_Actions to take_:
A) Please list the non-material idols that the passage on idolatry says people worship today.
B) Write the next paragraph of the passage on idolatry, picking up after its final sentence.

____ Article

On the other hand, the literal sense of “idol,” as we understand it today, is shot through with eye-rolling naiveté. An idol is a human-made artifact, usually a statue, that is then treated as a holy object, as either a god itself or a representation of a god that acts as a portal for the power of the god. The idol is prayed to, revered, and sacrifices of material things are made to it.
But it, of course, is just another material object. It is made of the same atoms as we are. There is nothing really special about it and once we achieved knowledge at the level of a third grade chemistry lesson, the idea that this graven image contains magical powers became nothing short of silly, a relic (in this case literally) of a bygone age when people were not as wise and informed as we are.
But the notion of idolatry is deeper and more insidious than that. The idols we worship today are generally not material—fame, wealth, political ideology (left, right, and center). We hold up the famous, the wealthy, and the politically pure as priests, seeing them not as divine beings in themselves, but rather as those who are connected with the false gods we want to work through our lives. We do not worship them, but wish to be among them, equally receiving the largess of the idol we share with them.

________
____ Raw records

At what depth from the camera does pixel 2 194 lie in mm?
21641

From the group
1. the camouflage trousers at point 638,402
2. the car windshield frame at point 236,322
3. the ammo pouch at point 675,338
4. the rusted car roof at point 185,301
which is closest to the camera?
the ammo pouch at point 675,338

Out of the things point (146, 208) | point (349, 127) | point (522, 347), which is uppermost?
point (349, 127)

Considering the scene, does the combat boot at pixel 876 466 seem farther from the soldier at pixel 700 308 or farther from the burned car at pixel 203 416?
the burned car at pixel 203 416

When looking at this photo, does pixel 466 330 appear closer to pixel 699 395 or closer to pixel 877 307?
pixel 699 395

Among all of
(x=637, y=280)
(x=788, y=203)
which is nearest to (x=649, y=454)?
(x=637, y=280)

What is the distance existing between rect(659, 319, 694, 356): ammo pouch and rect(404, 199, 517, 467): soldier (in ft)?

________
____ Raw records

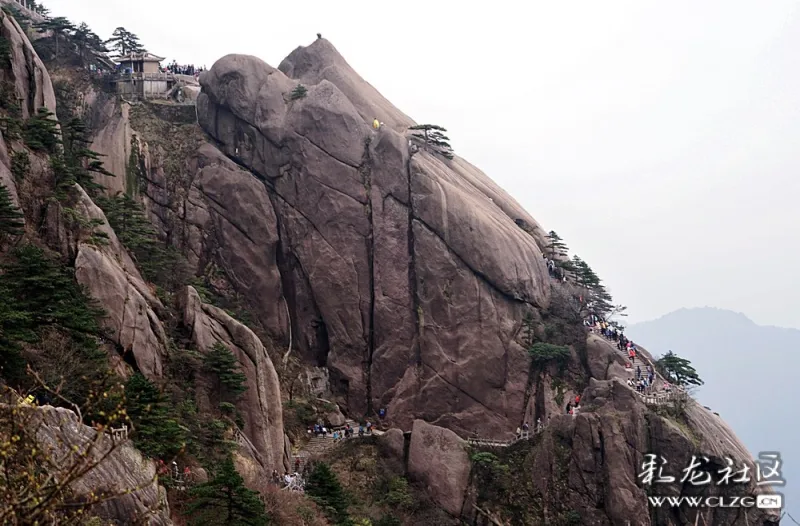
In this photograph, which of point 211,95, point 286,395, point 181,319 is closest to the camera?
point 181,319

________

_Written answers_:
A) Fame, wealth, political ideology

B)
This does not mean that anyone who thinks they deserve recognition, or who wants a raise, or who has strongly held policy views is idolatrous. Fame, wealth, and partisanship are not necessarily problematic in themselves. The problem is when we take a particular sort of stance toward them, as ends above all else, as perfect elements incapable of improvement, as necessary components to Being. Humans are intrinsically multifaceted and when we take some aspect and reify it, elevate it, turn it into a god, it has an equal and opposite reaction on us. We flatter it and it flattens us.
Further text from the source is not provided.